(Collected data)
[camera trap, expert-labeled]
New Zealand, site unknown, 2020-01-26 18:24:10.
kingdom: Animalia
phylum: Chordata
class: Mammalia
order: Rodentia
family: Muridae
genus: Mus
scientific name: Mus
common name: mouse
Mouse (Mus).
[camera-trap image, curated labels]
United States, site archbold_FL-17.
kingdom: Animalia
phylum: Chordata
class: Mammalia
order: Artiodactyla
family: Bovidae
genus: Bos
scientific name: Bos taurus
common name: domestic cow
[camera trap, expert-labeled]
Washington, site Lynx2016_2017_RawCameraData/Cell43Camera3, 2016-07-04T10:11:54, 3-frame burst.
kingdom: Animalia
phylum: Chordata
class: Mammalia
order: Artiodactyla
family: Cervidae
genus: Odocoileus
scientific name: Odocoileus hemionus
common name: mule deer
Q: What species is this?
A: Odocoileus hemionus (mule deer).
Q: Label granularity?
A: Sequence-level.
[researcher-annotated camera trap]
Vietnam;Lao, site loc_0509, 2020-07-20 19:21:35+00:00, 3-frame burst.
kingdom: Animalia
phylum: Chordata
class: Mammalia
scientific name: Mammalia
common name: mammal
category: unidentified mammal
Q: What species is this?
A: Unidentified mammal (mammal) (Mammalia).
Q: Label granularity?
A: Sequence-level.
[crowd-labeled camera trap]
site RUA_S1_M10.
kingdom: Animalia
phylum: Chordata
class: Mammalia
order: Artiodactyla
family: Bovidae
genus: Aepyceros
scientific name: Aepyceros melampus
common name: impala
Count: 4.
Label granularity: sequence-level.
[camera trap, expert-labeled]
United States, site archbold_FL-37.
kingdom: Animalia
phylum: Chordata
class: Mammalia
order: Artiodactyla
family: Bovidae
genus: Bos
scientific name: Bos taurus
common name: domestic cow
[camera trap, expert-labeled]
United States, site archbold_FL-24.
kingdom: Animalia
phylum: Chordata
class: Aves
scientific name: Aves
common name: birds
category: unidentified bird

> [Instructions to follow] Starting at the first line of the records, print each line exactly, stopping after the line that contains "common name: mule deer".

> [Output]
[camera trap, expert-labeled]
New Zealand, site unknown, 2020-01-26 18:24:10.
kingdom: Animalia
phylum: Chordata
class: Mammalia
order: Rodentia
family: Muridae
genus: Mus
scientific name: Mus
common name: mouse
Mouse (Mus).
[camera-trap image, curated labels]
United States, site archbold_FL-17.
kingdom: Animalia
phylum: Chordata
class: Mammalia
order: Artiodactyla
family: Bovidae
genus: Bos
scientific name: Bos taurus
common name: domestic cow
[camera trap, expert-labeled]
Washington, site Lynx2016_2017_RawCameraData/Cell43Camera3, 2016-07-04T10:11:54, 3-frame burst.
kingdom: Animalia
phylum: Chordata
class: Mammalia
order: Artiodactyla
family: Cervidae
genus: Odocoileus
scientific name: Odocoileus hemionus
common name: mule deer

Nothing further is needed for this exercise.